University of South Florida College of Public Health
- Type: Public
- Established: 1984
- Dean: Sten Vermund, MD, PhD
- Faculty: 170
- Administrative staff: 122
- Students: 1,251 for 2012-2013 570 B.S., 430 MPH, MSPH, MHA 99 Ph.D., DrPH, 152 Certificate Students
- Location: Tampa, Florida, USA
- Campus: Urban;
- Colors: Green and Gold
- Nickname: Bulls
- Mascot: Rocky D. Bull
- Website: http://health.usf.edu/publichealth/

= University of South Florida College of Public Health =

Graduate school in Tampa, Florida, US

Opened in 1984, the University of South Florida College of Public Health, offers master's degrees in Public Health (MPH), a Master of Science in Public Health (MSPH) which is a more academic and research oriented master's degree, and a master's degree in Health Administration (MHA), along with a doctorate (PhD) in Public Health and several dual degrees in collaboration with other colleges- most notably the dual PhD/MPH program in Applied Anthropology. The MHA in Public Health Practice is a program for health professionals which can be attained through weekend executive or distance learning format.

The college offers classes at the north Tampa, Florida campus and at satellite locations throughout Florida. Using the Internet, the Distance Learning Program gives students anywhere in Florida, at the Centers for Disease Control and Prevention in Atlanta, Georgia and in Belize the opportunity to complete selected courses or earn the MPH degree in Public Health Practice.

==Academics==
University of South Florida College of Public Health, along with the University of Florida and FIU are the only public health colleges in Florida accredited by the Council on Education for Public Health. It has 5 main departments:

- The Community and Family Health Department offers degrees in Maternal and Child Health, Public Health Education, Behavioral Health, Socio-Health Sciences, and Community and Family Health.
- The Environmental and Occupational Health Department offers degrees in Environmental Health, Toxicology and Risk Assessment, Safety Management, Industrial Hygiene, and Occupational Health.
- The Epidemiology and Biostatistics Department offers degrees in Epidemiology and Biostatistics along with combined degrees in Epidemiology and Biostatistics as well as Epidemiology and Global Health.
- The Global Health Department offers degrees in Global Communicable Disease, Global Disaster Management & Humanitarian Relief, Global Health Practice, and a combined degree in Epidemiology and Global Health.
- The Health Policy and Management offers degrees in Health Policy and Management, Health Administration, Health Care Organization and Management, Public Health Administration, and Health Policies and Programs.
- The school also offers college wide degrees in Public Health Practices and Masters International Peace Corps Program.

==Research==
The college's population-based research helps to promote health and prevent disease across the life span in Florida and the global community. The college's research centers include the following:
- Center for Biological Defense
- Global Center for Disaster Management and Humanitarian Action
- The Florida Prevention Research Center
- Harrell Center for the Study of Family Violence
- Center for Positive Health
- Center for Leadership in Public Health Practice
- Sunshine Education and Research Center
- Center for Health, HIV/AIDS Research and Training in India (CHART)
- Lawton and Rhea Chiles Center for Healthy Mothers and Babies
- OSHA Training Institute Education Center

==Online Programs==

The College of Public Health offers a variety of graduate degrees and certificate programs in an online format to suit the needs of the off-campus student. All online degree and certificate programs are designed by program faculty who work with instructional designers in the college's office of Educational Technology and Assessment (ETA). Each year ETA supports over 5000 student enrollments in graduate and undergraduate online public health courses.

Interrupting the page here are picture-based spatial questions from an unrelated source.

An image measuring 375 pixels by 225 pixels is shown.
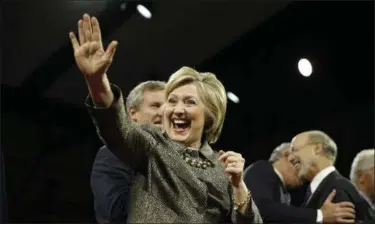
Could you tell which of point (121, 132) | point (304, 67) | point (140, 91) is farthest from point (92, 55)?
point (304, 67)

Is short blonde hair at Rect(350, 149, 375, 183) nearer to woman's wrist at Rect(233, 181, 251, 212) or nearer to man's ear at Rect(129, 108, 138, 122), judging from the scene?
woman's wrist at Rect(233, 181, 251, 212)

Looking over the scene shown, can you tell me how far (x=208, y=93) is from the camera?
1.59m

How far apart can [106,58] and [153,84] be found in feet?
0.97

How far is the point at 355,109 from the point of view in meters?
1.70

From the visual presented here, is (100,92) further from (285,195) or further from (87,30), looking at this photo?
(285,195)

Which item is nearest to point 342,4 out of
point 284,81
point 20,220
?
point 284,81

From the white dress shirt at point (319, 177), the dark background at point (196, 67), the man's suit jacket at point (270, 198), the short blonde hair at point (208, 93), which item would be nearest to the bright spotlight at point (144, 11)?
the dark background at point (196, 67)

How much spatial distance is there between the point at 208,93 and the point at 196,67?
9cm

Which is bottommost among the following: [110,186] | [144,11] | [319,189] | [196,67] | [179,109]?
[110,186]

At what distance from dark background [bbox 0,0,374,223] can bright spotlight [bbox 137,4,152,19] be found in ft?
0.06

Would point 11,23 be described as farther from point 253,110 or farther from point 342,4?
point 342,4

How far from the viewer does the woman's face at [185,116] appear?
154cm

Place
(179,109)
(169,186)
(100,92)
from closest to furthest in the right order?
(100,92) → (169,186) → (179,109)

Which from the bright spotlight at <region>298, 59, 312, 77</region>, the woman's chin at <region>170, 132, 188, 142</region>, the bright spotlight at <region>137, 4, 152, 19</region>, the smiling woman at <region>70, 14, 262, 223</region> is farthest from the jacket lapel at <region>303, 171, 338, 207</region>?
the bright spotlight at <region>137, 4, 152, 19</region>
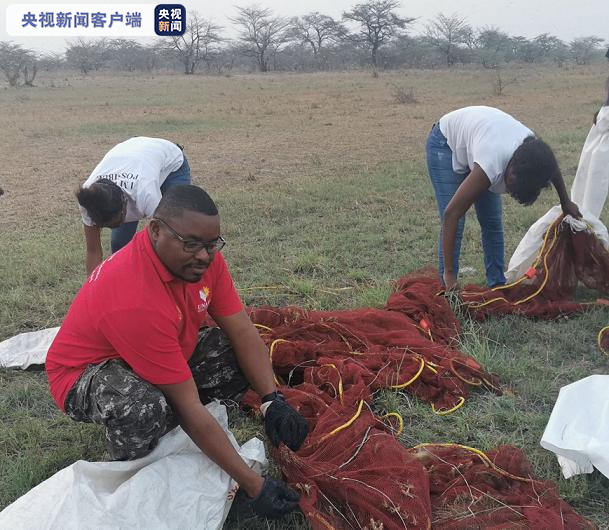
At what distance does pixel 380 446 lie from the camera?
7.36ft

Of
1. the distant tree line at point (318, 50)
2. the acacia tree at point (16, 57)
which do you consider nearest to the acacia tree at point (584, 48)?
the distant tree line at point (318, 50)

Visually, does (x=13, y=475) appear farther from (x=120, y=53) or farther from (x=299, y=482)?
(x=120, y=53)

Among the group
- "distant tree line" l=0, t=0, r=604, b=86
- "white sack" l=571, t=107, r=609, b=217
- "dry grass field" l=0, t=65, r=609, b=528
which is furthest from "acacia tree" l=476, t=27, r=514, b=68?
"white sack" l=571, t=107, r=609, b=217

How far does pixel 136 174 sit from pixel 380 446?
194 cm

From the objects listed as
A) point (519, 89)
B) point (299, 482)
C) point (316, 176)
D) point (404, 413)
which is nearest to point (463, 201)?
point (404, 413)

Master of Public Health (MPH) Degree Programs
- MPH with a Concentration in Public Health Practice
- MPH with a Concentration in Public Health Administration
- MPH with a Concentration in Global Disaster Management and Humanitarian Relief
- MPH with a Concentration in Epidemiology
- MPH with a Concentration in Infection Control (online) – admitting students Fall 2013
- MPH with a Concentration in Health, Safety & Environment (online) – admitting students Spring 2013

Graduate Certificates
- Public Health Generalist
- Concepts and Tools Of Epidemiology
- Disaster Management
- Humanitarian Assistance
- Infection Control
- Maternal and Child Health Epidemiology
- Public Health Policy and Programs
- Social Marketing
- Applied Biostatistics
- Epidemiology of Infectious Diseases

==Hinks & Elaine Shimberg Health Science Library==
Founded in 1971, the Hinks & Elaine Shimberg Health Science Library serves the University of South Florida College of Medicine, the University of South Florida College of Nursing, and the University of South Florida College of Public Health.